Serie, Teil 3: Uwe Seeler wohnt am Winzeldorfer Weg zu sechst mit seiner Familie in einer kleinen Wohnung, ohne Warmwasser und Dusche. Aufbruchstimmung – und ein entscheidender Gang zum Rothenbaum.

Der 5. November 1936 ist ein heiterer Herbsttag. An der Ostküste der USA streiken die Hafenarbeiter, und in Sevilla stehen 6500 deutsche Soldaten der Hilfstruppe Legion Condor als Unterstützung von General Franco gegen die Republikaner in Spanien bereit. Nach mehr als 5,5 Millionen Arbeitslosen im Deutschen Reich vier Jahre zuvor sind jetzt noch 1,5 Millionen Menschen erwerbslos. In Hamburg geht der Alltag seinen gewohnten Gang – soweit man das sagen kann. Die Nazis haben das politische und administrative Heft fest in der Hand.

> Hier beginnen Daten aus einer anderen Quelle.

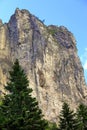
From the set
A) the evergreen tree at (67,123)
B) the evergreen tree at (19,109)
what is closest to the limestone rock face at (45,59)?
the evergreen tree at (67,123)

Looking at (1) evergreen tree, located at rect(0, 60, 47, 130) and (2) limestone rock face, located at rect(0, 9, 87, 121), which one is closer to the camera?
(1) evergreen tree, located at rect(0, 60, 47, 130)

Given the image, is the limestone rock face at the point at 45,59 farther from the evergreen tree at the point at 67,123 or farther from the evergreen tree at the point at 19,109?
the evergreen tree at the point at 19,109

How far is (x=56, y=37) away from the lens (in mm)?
178875

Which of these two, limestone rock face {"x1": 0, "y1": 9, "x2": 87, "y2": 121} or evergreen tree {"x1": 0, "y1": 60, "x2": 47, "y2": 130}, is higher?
limestone rock face {"x1": 0, "y1": 9, "x2": 87, "y2": 121}

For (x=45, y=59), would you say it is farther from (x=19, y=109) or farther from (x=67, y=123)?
(x=19, y=109)

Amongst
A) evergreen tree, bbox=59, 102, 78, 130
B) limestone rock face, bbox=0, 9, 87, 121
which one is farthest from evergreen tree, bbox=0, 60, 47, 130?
limestone rock face, bbox=0, 9, 87, 121

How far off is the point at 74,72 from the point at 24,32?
27961 millimetres

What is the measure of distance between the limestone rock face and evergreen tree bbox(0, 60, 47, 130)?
111m

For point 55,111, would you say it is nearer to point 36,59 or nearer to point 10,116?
point 36,59

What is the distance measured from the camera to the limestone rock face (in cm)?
15238

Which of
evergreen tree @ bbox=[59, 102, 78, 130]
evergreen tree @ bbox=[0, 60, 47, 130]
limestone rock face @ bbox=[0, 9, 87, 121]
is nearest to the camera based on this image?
evergreen tree @ bbox=[0, 60, 47, 130]

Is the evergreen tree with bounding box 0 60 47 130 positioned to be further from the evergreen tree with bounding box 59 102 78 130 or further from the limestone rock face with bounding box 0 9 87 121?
the limestone rock face with bounding box 0 9 87 121

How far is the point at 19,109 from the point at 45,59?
13112 cm

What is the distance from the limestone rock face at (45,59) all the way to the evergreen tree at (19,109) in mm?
111376
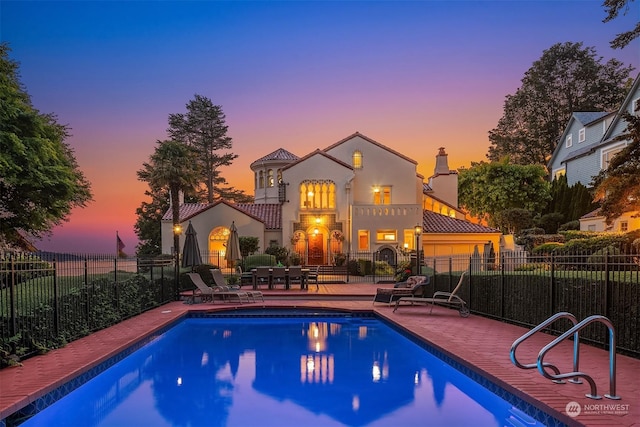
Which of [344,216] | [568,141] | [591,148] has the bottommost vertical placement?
[344,216]

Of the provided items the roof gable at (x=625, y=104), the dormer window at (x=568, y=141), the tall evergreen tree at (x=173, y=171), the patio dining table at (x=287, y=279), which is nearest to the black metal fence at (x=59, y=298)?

Die Hanseaten ahnen nichts von den Katastrophen, die alsbald über ihre Hansestadt, ihr Land, Europa und die Welt hereinbrechen. In den Kneipen am Baumwall und Vorsetzen diskutieren die Arbeiter mehr über Sport als über Politik. Zum Beispiel über Max Schmelings Triumph gegen den „Braunen Bomber“ Joe Louis vor gut vier Monaten in New York. Und: Überraschend hat Eimsbüttel die Meisterschaft des Gaus Nordmark vor Victoria und dem HSV gewonnen.

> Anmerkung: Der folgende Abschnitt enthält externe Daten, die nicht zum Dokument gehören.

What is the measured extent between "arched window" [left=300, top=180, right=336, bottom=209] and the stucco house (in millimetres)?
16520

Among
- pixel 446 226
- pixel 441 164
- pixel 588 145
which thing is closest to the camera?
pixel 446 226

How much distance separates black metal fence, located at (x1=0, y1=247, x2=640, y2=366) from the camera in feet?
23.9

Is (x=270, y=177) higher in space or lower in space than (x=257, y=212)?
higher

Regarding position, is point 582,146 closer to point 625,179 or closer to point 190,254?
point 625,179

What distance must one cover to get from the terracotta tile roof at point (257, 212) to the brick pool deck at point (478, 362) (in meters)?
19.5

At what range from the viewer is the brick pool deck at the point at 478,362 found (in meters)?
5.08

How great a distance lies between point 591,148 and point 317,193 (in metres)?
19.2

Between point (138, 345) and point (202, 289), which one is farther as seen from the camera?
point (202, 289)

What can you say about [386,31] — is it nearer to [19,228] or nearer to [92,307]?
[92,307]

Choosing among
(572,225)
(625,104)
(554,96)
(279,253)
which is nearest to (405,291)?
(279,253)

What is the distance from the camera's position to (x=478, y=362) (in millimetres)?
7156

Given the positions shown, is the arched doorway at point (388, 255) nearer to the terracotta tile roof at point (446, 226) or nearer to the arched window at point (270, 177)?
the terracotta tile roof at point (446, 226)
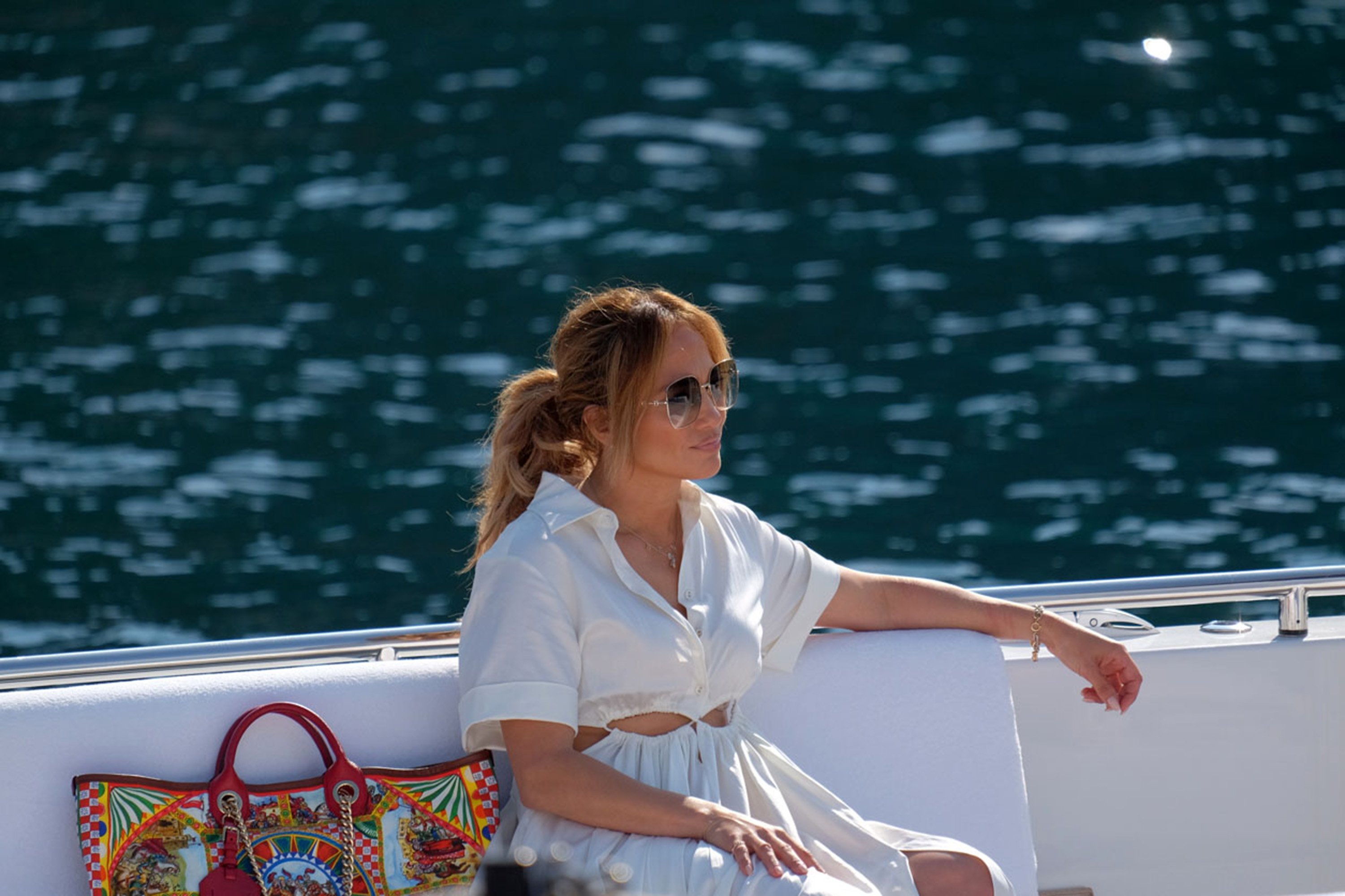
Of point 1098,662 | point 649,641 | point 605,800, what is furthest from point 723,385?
point 1098,662

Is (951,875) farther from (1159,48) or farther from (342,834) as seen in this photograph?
(1159,48)

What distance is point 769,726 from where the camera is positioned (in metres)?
2.71

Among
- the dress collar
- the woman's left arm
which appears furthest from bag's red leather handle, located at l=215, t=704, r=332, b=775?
the woman's left arm

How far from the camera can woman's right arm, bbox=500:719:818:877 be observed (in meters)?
2.19

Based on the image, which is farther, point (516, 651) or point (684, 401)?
point (684, 401)

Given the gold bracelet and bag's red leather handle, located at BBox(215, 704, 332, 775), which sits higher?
bag's red leather handle, located at BBox(215, 704, 332, 775)

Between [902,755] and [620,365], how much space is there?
846mm

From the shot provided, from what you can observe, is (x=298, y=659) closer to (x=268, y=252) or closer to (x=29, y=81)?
(x=268, y=252)

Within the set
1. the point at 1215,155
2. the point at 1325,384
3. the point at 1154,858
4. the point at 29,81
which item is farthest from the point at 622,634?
the point at 29,81

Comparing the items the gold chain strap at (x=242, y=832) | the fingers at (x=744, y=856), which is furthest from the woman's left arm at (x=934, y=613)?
the gold chain strap at (x=242, y=832)

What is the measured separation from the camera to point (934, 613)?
278 cm

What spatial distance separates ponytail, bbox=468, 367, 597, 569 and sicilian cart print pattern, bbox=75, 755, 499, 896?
1.22 feet

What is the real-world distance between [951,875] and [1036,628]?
53 cm

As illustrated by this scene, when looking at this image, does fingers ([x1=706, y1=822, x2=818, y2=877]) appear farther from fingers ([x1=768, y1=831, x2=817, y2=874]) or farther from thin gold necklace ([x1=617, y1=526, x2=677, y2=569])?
thin gold necklace ([x1=617, y1=526, x2=677, y2=569])
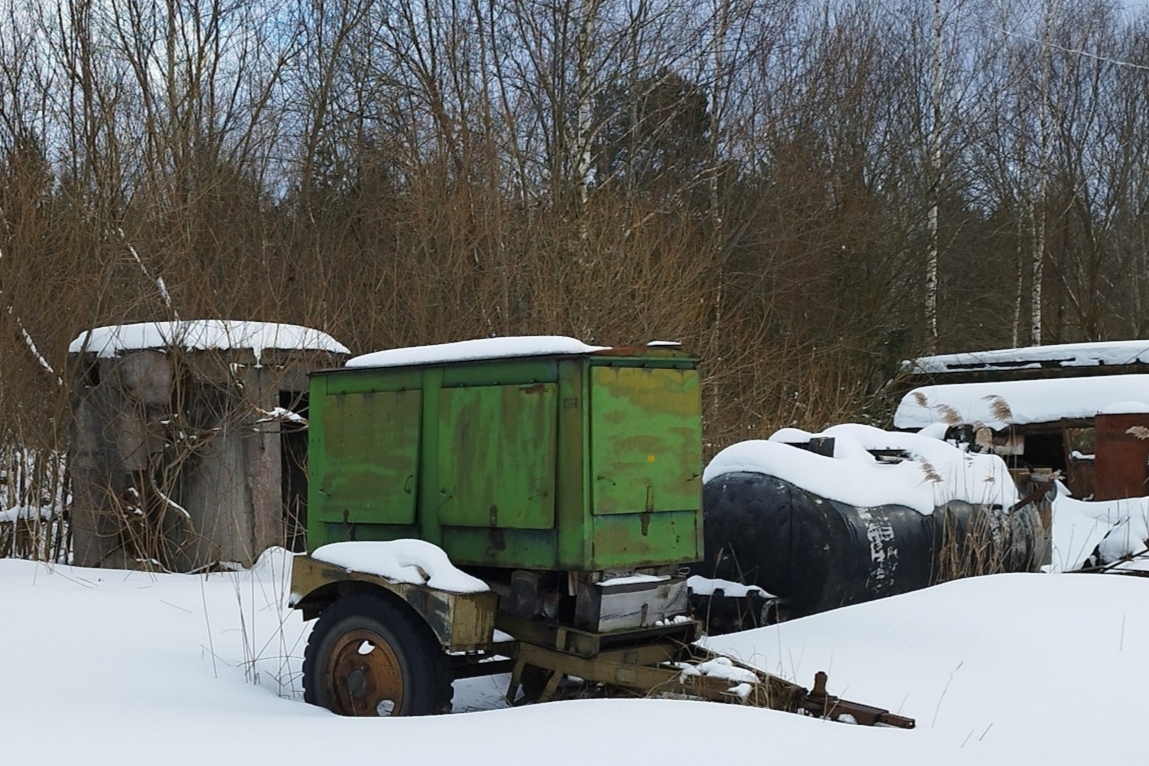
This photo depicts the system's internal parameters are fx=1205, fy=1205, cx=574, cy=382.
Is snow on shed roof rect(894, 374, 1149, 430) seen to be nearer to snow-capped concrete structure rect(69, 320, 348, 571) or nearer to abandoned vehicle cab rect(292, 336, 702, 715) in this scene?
snow-capped concrete structure rect(69, 320, 348, 571)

Doch HSV-Recke Erwin Seeler hat anderes zu tun an diesem Donnerstag: Nach Dieter und Gertrud bringt Ehefrau Anny in der Wohnung am Schnelsener Weg ein drittes Kind zur Welt. Uwe wird das Baby genannt. Zweiter Vorname: Erwin. Getauft sowie konfirmiert wird Uwe erst mal nicht – sondern erst kurz vor seiner kirchlichen Hochzeit im Februar 1959.

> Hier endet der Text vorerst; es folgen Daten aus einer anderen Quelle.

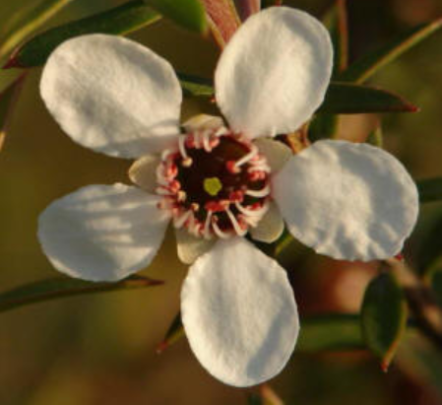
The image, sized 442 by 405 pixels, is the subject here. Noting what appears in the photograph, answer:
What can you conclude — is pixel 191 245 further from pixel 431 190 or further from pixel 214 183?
pixel 431 190

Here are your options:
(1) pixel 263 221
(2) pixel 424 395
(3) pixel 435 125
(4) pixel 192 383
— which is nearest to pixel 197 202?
(1) pixel 263 221

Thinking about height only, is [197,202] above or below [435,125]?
above

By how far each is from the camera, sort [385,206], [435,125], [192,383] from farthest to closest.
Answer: [192,383] → [435,125] → [385,206]

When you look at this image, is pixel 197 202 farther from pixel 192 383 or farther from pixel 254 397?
pixel 192 383

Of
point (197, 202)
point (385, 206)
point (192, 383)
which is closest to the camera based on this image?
point (385, 206)

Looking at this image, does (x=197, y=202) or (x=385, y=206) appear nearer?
(x=385, y=206)
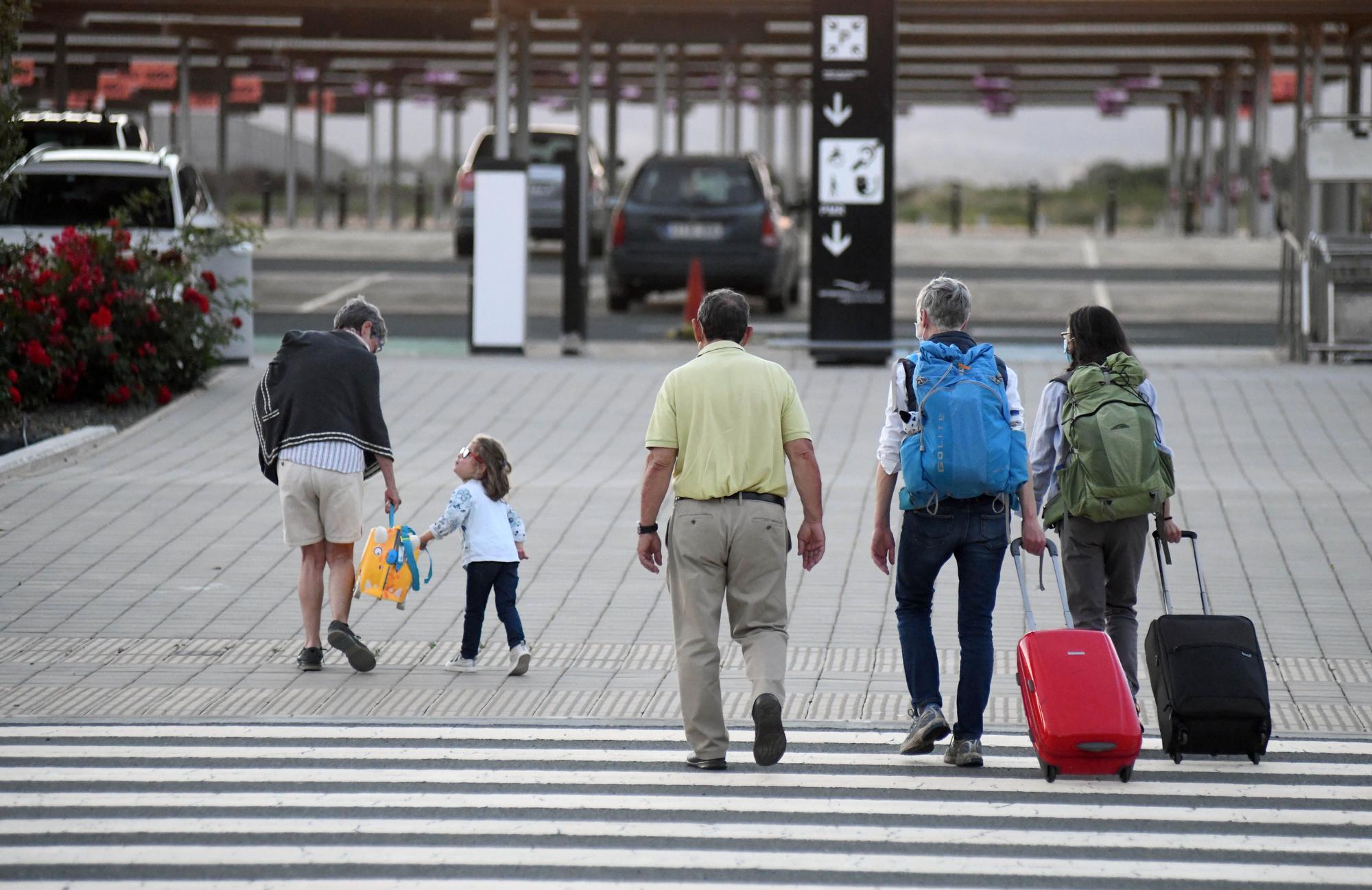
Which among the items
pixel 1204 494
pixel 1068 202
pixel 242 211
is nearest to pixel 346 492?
pixel 1204 494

Der kleine Uwe wächst behütet und liebevoll auf. Durch Doppel- und Dreifachschichten im Freihafen hat sein Vater ein reelles Einkommen. Hinzu kommen seine erstklassigen Kontakte: Als Grande des HSV kennt der Ewerführer Gott und die Welt. Und vor allem den einen oder anderen Schlachtermeister, von denen einer ein guter Freund ist. Sehr früh lernt Uwe, was eine Raute ist: Schon als Kleinkind nehmen ihn seine Eltern mit ins Stadion an der Rothenbaumchaussee. Laut und lustig geht’s dort zu. Uwe liebt die Atmosphäre dort – von Kindesbeinen an.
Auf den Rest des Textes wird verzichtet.